On a Saturday in late June, Waconia’s downtown streets normally would be filled with visitors, and more than a dozen marching bands would be marching shoulder to shoulder at the Lake Waconia Band Festival.
But like other parades and festivals, that’s not happening this year amid the coronavirus pandemic. Marching bands and parades go arm and arm – you can’t really have one without the other – and when marching band seasons started to go by the wayside with school closings, along with limits to large gatherings, community festivals and parades quickly fell off the calendar too.
To say the decision not to have a marching band season was devastating might be overstated during these difficult times, says Waconia Marching Band director John Pohland.
But it was.
Marching band is the culmination of school year for nearly 200 students, and the decision not to have a 2020 season was devastating for the seniors who were closing out their high school careers, all the way down to the eighth-graders who were participating for the first time.
Marching band also has a cult following of parents and marching band fans for at least half the summer, including some 3,000-4,000 people who annually attend the local festival and another 200 volunteers who support it.
“Summer seems empty without it,” said long-time marching band performer Jake Colson, who would have been a senior commander this season.
“Every year we look forward to six more weeks with friends, parades and a summer trip,” adds fellow commander and woodwind player Morgan Fisk. “Now I’m asking myself what am I going to do this summer.”
And while brass section leader Brady Compaan could accept not going to school the last two months of his senior year and not having an in-person graduation, having no marching season was hard to swallow.
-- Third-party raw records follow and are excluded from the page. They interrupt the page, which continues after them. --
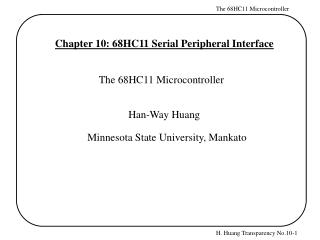 Chapter 10: 68HC11 Serial Peripheral Interface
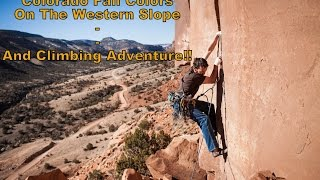 Colorado Fall Colors On The Western Slope And Climbing Adventure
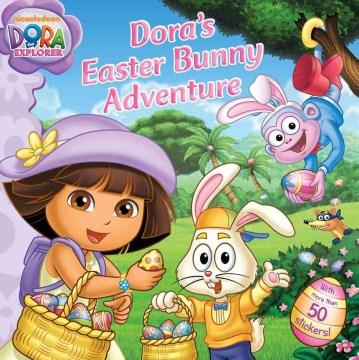 Dora's Easter Bunny Adventure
There was never really any full closure to his school career, he said.
So, on a recent Wednesday at City Square Park, ironically on what normally would have been the park performance kickoff to the marching band season, a few senior band members and their director shared some memories from previous marching band festivals and seasons.
Collectively they say the 2017 festival was a highlight.
Marching as the closing act to end the evening, Big Black started in a rain shower and finished marching in a downpour.
“Not exactly marching, more like sloshing,” Fisk said.
“Normally we would never march under conditions like that,” Pohland said. “But performing in our hometown, coming over a rise on Main Street and seeing all the people on either side, we had to go for it.”
After they finished performing, band members raced back to the high school to dry out instruments and wet, sweaty uniforms.
“The smell was awful,” Fisk said.
Other memories include seeing marching band alums, who typically come back for the event, run alongside them saying or doing goofy things to try to get band members to crack a smile.
While some marching band show themes stand out in their minds, band members can’t pick a favorite.
Chords or moments from each past show run together in their minds, Compaan said, making for a collective marching band memory.
This year’s show was shaping up as a memorable one too, Pohland said.
He won’t reveal the theme and you might not see it next year out of respect to this year’s seniors, or maybe even in the next few years. The fact is, Pohland notes, each year’s show is generally “built for the band.”
A show might start around a song, a theme, or maybe a color guard visual, but the most important element is the makeup of the current year’s band, he said.
For Lake Waconia Band Festival coordinator Mitch Fisk, the thing he misses the most about the absence of a festival this year is not seeing all the volunteers come together. Each year, volunteers donate hundreds of hours to stage the event.
“It’s always great to see the community come out to support the festival and the many alumni who return every year,” Fisk said. “Also, the level of excitement of Waconia Marching Band members have for this performance. They seem more excited for this than any other parade.”
Not this year.
What Pohland misses the most about no marching band season is not just the send-off for seniors, but also the connection he relies on them to make with eighth-grade newcomers entering the program. Marching band leaders also are instrumental to a junior marching band camp typically held during the summer.
With state stay-at-home limits easing over the coronavirus pandemic, Pohland is still hopeful that there could be some kind of marching band camp this year. And while it’s too early to say, maybe, just maybe, that could mean some kind of ceremonial last march to mark the lost season.